A coalition for the betterment of animals and their communities
As the issues surrounding policies and management of cats grow, debates often result in confrontation and confusion. Specifically, among two passionate groups of people.
- Humane organizations that work hard to help cats in need — whether they are owned, in the shelter or free-roaming in the community
- Wildlife advocates concerned about the impact cats have on native species, especially birds
It has been difficult to create a common framework that can bring these two passionate groups of people together.
The DC Cat Count is one of the most innovative and important community projects I’ve had the honor to be a part of.

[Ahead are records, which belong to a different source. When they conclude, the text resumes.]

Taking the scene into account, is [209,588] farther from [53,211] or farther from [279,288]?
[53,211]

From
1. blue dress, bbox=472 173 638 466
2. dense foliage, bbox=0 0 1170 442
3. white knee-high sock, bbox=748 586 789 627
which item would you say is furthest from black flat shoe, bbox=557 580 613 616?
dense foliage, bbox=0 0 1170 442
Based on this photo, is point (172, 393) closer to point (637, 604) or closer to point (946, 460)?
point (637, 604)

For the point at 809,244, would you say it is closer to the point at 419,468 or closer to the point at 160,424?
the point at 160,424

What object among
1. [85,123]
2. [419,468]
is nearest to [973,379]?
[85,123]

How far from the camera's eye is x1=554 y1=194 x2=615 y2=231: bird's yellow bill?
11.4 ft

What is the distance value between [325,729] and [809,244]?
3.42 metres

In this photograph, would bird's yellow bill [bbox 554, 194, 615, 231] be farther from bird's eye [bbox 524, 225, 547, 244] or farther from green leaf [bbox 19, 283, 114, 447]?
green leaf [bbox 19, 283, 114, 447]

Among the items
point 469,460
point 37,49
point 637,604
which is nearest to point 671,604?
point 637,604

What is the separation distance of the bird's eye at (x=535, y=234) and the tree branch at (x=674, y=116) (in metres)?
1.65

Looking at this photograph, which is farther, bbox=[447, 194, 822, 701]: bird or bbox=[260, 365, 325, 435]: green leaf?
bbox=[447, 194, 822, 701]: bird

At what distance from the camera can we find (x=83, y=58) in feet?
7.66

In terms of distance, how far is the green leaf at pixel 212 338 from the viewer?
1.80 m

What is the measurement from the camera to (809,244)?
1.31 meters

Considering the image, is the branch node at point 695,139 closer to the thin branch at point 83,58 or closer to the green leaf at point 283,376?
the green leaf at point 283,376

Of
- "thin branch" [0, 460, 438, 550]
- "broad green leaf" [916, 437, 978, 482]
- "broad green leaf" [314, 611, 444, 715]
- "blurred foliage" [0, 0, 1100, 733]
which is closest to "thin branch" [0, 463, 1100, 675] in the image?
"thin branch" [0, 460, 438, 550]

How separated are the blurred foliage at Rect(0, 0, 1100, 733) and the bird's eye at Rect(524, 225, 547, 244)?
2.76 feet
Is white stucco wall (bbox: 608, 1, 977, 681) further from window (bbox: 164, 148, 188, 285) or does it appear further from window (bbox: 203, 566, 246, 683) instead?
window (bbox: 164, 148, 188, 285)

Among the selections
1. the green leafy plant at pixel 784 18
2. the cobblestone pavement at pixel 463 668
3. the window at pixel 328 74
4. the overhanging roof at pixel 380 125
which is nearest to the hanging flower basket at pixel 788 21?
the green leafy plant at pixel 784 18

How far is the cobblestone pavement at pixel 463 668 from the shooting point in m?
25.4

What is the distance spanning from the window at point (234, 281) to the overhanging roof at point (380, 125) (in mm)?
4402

As an organization, PetSmart Charities is proud to be a part of a coalition that brings people together for the betterment of animals and communities.
What is the DC Cat Count?
This unique and ambitious project takes place in Washington D.C. Over the next three years, a diverse group of experts with experience in conservation biology, animal welfare, animal control, statistical modeling and behavioral ecology will study the dynamic system around cats, wildlife and the community they live in.
This project will establish a rich, robust and scientifically valid framework that allows for a multi-stakeholder approach to building a better community for cats, wildlife and people — allowing us to start building long-term management plans that are humane, measurable and repeatable.
We chose Washington D.C. as the location for several reasons:
- We had very strong local partners
- There are natural geographic boundaries that helped with the design of the study
- We thought that it was fitting that such a seminal study would be done in our nation’s capital
Humane Rescue Alliance, based in Washington D.C., is the primary operating partner along with PetSmart Charities, The Humane Society of the United States and the Smithsonian Conservation Biology Institute. Never before has such a diverse set of partners come together to collaborate on a project of this size and importance.
The project will involve the most sophisticated methods for population estimation and includes the most comprehensive wildlife camera survey of cats in the world. So, smile and say “cheese” all you cats in Washington! A statistical modeling technique will give us the most accurate count of cats in an urban setting ever — enabling us to create a holistic approach to managing cats and wildlife issues together.